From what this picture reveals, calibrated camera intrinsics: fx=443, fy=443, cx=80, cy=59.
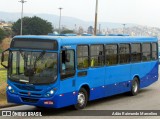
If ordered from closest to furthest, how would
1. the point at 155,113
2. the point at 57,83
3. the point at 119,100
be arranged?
the point at 57,83, the point at 155,113, the point at 119,100

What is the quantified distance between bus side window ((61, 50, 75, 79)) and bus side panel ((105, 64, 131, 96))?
2846 mm

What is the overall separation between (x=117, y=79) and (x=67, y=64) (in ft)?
A: 14.0

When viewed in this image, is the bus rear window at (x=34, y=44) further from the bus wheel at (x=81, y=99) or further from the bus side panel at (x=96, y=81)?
the bus side panel at (x=96, y=81)

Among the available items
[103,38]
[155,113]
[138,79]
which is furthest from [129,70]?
[155,113]

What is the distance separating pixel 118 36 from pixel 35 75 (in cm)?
589

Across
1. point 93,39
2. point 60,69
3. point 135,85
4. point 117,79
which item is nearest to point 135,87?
point 135,85

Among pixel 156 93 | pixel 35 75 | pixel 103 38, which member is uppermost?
pixel 103 38

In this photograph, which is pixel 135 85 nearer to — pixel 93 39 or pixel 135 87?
pixel 135 87

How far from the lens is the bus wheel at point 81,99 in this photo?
14867 mm

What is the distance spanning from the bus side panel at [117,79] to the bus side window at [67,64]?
9.34ft

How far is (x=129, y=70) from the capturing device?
1895cm

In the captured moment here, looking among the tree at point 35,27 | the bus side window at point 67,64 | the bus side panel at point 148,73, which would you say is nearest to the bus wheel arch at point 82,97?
the bus side window at point 67,64

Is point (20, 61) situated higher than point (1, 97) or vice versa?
point (20, 61)

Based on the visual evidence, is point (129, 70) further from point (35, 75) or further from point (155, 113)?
point (35, 75)
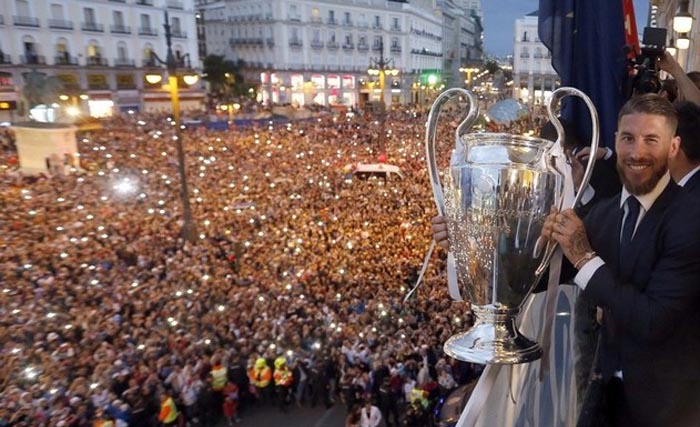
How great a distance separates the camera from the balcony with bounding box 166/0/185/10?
4773cm

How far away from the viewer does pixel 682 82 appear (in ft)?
9.96

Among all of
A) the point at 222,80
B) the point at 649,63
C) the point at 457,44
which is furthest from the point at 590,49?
the point at 457,44

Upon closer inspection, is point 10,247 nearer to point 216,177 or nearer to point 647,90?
Answer: point 216,177

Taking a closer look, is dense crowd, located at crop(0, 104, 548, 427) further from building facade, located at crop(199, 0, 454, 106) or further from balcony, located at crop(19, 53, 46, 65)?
building facade, located at crop(199, 0, 454, 106)

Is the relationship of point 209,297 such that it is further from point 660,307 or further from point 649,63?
point 660,307

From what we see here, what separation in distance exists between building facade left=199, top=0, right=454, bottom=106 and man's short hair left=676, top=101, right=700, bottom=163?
56.7 meters

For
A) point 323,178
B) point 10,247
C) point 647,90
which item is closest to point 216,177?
point 323,178

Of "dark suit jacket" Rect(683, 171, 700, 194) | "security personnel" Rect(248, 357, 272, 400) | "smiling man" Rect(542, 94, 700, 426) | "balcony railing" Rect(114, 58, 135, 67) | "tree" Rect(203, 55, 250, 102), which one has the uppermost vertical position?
"balcony railing" Rect(114, 58, 135, 67)

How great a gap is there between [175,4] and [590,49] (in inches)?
1994

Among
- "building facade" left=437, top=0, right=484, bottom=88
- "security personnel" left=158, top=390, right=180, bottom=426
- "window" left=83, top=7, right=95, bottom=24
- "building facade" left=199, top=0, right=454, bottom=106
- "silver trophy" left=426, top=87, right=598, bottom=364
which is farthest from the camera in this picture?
"building facade" left=437, top=0, right=484, bottom=88

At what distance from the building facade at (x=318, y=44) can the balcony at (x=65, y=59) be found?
2194 centimetres

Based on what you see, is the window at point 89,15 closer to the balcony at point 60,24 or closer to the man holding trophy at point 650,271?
the balcony at point 60,24

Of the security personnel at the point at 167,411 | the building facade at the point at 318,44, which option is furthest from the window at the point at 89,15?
the security personnel at the point at 167,411

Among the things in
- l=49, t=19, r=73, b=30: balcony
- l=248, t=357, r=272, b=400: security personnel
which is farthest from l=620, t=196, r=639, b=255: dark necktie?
l=49, t=19, r=73, b=30: balcony
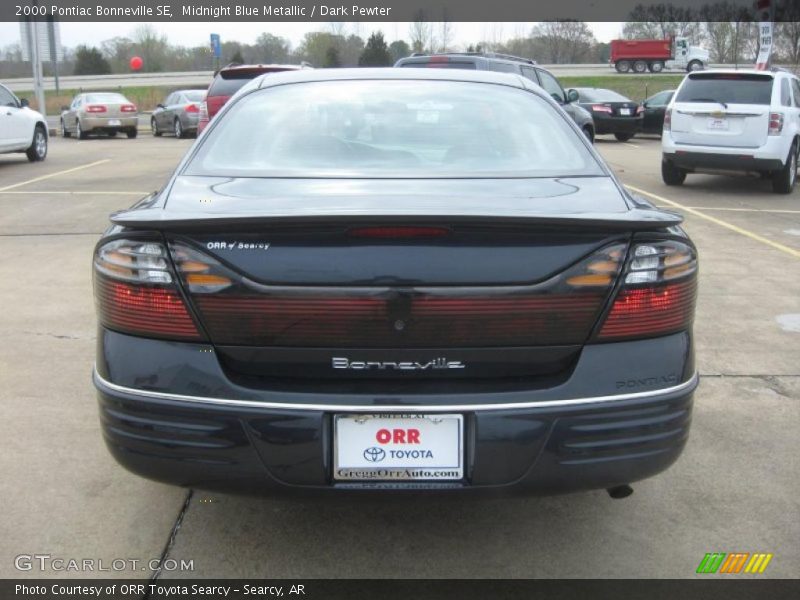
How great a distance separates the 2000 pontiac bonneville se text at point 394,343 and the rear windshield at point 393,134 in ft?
1.53

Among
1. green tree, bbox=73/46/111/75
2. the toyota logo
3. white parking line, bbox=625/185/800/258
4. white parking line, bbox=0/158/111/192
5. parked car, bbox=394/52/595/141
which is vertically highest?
green tree, bbox=73/46/111/75

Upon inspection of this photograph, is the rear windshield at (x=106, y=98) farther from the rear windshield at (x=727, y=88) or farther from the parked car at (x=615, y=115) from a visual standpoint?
the rear windshield at (x=727, y=88)

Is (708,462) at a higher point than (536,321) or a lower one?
lower

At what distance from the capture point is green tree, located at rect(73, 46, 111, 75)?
208 ft

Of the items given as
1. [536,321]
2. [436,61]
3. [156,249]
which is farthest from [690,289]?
[436,61]

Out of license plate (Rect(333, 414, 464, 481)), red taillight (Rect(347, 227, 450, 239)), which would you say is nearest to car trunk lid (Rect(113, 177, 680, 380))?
red taillight (Rect(347, 227, 450, 239))

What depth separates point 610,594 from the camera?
2.54 m

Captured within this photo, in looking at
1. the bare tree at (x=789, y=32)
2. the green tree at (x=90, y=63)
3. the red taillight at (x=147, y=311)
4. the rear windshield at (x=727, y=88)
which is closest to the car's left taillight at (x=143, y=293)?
the red taillight at (x=147, y=311)

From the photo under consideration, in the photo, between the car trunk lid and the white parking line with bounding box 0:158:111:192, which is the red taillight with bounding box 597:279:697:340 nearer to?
the car trunk lid

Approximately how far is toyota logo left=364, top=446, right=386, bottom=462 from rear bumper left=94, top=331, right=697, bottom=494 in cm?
8

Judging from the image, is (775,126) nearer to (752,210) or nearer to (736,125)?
(736,125)

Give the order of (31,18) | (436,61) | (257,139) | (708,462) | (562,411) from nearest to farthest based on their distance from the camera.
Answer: (562,411) → (257,139) → (708,462) → (436,61) → (31,18)

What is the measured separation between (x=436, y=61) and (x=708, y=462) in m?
9.50

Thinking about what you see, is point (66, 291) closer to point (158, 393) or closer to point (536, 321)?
point (158, 393)
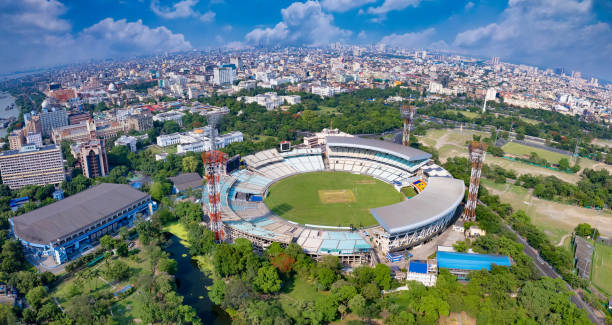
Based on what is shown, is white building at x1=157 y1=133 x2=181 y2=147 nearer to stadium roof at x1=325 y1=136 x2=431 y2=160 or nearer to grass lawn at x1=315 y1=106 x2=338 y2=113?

EXERCISE PROMPT: Repeat the material verbatim. Do not carry over any picture.

OUTPUT OF THE EXERCISE:
From what this picture reveals, calibrated camera intrinsics: fx=443, fy=443, cx=80, cy=59.
If ordered from closest to furthest, how would
1. the point at 155,113
2. the point at 57,83
3. the point at 119,100
be arranged?
the point at 57,83, the point at 155,113, the point at 119,100

What is the quantified distance between bus side window ((61, 50, 75, 79)) and bus side panel ((105, 64, 131, 96))?
2846 mm

What is the overall separation between (x=117, y=79) and (x=67, y=64) (in ft)?
A: 14.0

When viewed in this image, is the bus rear window at (x=34, y=44) further from the bus wheel at (x=81, y=99) or further from the bus side panel at (x=96, y=81)?
the bus side panel at (x=96, y=81)

Among the available items
[103,38]
[155,113]
[138,79]
which is furthest from [129,70]?
[155,113]

What is the distance separating pixel 118 36 from pixel 35 75 (in cm)?
589

Across
1. point 93,39
2. point 60,69
3. point 135,85
4. point 117,79
which item is nearest to point 135,87?
point 135,85

Among pixel 156 93 | pixel 35 75 | pixel 103 38, which member is uppermost?
pixel 103 38

In this photograph, which is pixel 135 85 nearer to — pixel 93 39 or pixel 135 87?
pixel 135 87

How far from the lens is the bus wheel at point 81,99 in this photo?
14867 mm

What is the distance spanning from the bus side panel at [117,79] to the bus side window at [67,64]?
9.34ft

How far is (x=129, y=70) from the capturing device?
1895cm

In the captured moment here, looking among the tree at point 35,27 | the bus side window at point 67,64 | the bus side panel at point 148,73, which would you say is nearest to the bus wheel arch at point 82,97?
the bus side window at point 67,64

Is point (20, 61) situated higher than point (1, 97) or vice versa?
point (20, 61)

Based on the visual evidence, is point (129, 70) further from point (35, 75) or further from point (155, 113)?
point (35, 75)
How great a distance separates the camera from the balcony with bounding box 166/0/185/10?
4773cm

How far away from the viewer does pixel 682 82 appear (in ft)?
9.96

Among all of
A) the point at 222,80
B) the point at 649,63
C) the point at 457,44
which is furthest from the point at 590,49?
the point at 457,44

Upon closer inspection, is point 10,247 nearer to point 216,177 or nearer to point 647,90?
Answer: point 216,177

Taking a closer look, is dense crowd, located at crop(0, 104, 548, 427) further from building facade, located at crop(199, 0, 454, 106) or further from balcony, located at crop(19, 53, 46, 65)?
building facade, located at crop(199, 0, 454, 106)

Is the relationship of point 209,297 such that it is further from point 660,307 or further from point 649,63?
point 660,307

From what we see here, what separation in distance exists between building facade left=199, top=0, right=454, bottom=106 and man's short hair left=676, top=101, right=700, bottom=163?
56.7 meters

For
A) point 323,178
B) point 10,247
C) point 647,90
which item is closest to point 216,177?
point 323,178

Of "dark suit jacket" Rect(683, 171, 700, 194) | "security personnel" Rect(248, 357, 272, 400) | "smiling man" Rect(542, 94, 700, 426) | "balcony railing" Rect(114, 58, 135, 67) | "tree" Rect(203, 55, 250, 102), which one has the uppermost vertical position?
"balcony railing" Rect(114, 58, 135, 67)

How great a gap is there between [175,4] and [590,49] (in inches)?
1994

Among
- "building facade" left=437, top=0, right=484, bottom=88
- "security personnel" left=158, top=390, right=180, bottom=426
- "window" left=83, top=7, right=95, bottom=24
- "building facade" left=199, top=0, right=454, bottom=106
- "silver trophy" left=426, top=87, right=598, bottom=364
which is farthest from the camera in this picture?
"building facade" left=437, top=0, right=484, bottom=88

At what distance from the building facade at (x=318, y=44) can the balcony at (x=65, y=59) be found?
2194 centimetres

Based on what you see, is the window at point 89,15 closer to the balcony at point 60,24 or closer to the man holding trophy at point 650,271?
the balcony at point 60,24

Of the security personnel at the point at 167,411 | the building facade at the point at 318,44, which option is furthest from the window at the point at 89,15?
the security personnel at the point at 167,411

Among the things in
- l=49, t=19, r=73, b=30: balcony
- l=248, t=357, r=272, b=400: security personnel
which is farthest from l=620, t=196, r=639, b=255: dark necktie?
l=49, t=19, r=73, b=30: balcony
How great a distance separates the 2000 pontiac bonneville se text at point 394,343 and the rear windshield at point 393,134 in ft?
1.53

Among
1. green tree, bbox=73/46/111/75
2. the toyota logo
3. white parking line, bbox=625/185/800/258
4. white parking line, bbox=0/158/111/192
5. parked car, bbox=394/52/595/141
which is vertically highest?
green tree, bbox=73/46/111/75

Upon inspection of this photograph, is the rear windshield at (x=106, y=98) farther from the rear windshield at (x=727, y=88) or farther from the parked car at (x=615, y=115) from a visual standpoint?
the rear windshield at (x=727, y=88)

Is (708,462) at a higher point than (536,321) or a lower one?
lower

At what distance from the capture point is green tree, located at rect(73, 46, 111, 75)?
208 ft

Of the items given as
1. [536,321]
2. [436,61]
3. [156,249]
which is farthest from [690,289]?
[436,61]

Out of license plate (Rect(333, 414, 464, 481)), red taillight (Rect(347, 227, 450, 239)), which would you say is nearest to car trunk lid (Rect(113, 177, 680, 380))?
red taillight (Rect(347, 227, 450, 239))

What depth separates point 610,594 from the camera?
2.54 m

Captured within this photo, in looking at
1. the bare tree at (x=789, y=32)
2. the green tree at (x=90, y=63)
3. the red taillight at (x=147, y=311)
4. the rear windshield at (x=727, y=88)
which is closest to the car's left taillight at (x=143, y=293)?
the red taillight at (x=147, y=311)

From the photo under consideration, in the photo, between the car trunk lid and the white parking line with bounding box 0:158:111:192, which is the red taillight with bounding box 597:279:697:340 nearer to?
the car trunk lid

Approximately how far is toyota logo left=364, top=446, right=386, bottom=462 from rear bumper left=94, top=331, right=697, bottom=494 in cm?
8

Judging from the image, is (775,126) nearer to (752,210) or nearer to (736,125)?
(736,125)

Give the order of (31,18) | (436,61) | (257,139) | (708,462) | (562,411) from nearest to farthest based on their distance from the camera.
Answer: (562,411) → (257,139) → (708,462) → (436,61) → (31,18)

What is the measured separation between (x=436, y=61) and (x=708, y=462) in m?
9.50

Thinking about what you see, is point (66, 291) closer to point (158, 393) or closer to point (536, 321)?
point (158, 393)
Based on what is shown, is white building at x1=157 y1=133 x2=181 y2=147 nearer to stadium roof at x1=325 y1=136 x2=431 y2=160 or nearer to grass lawn at x1=315 y1=106 x2=338 y2=113?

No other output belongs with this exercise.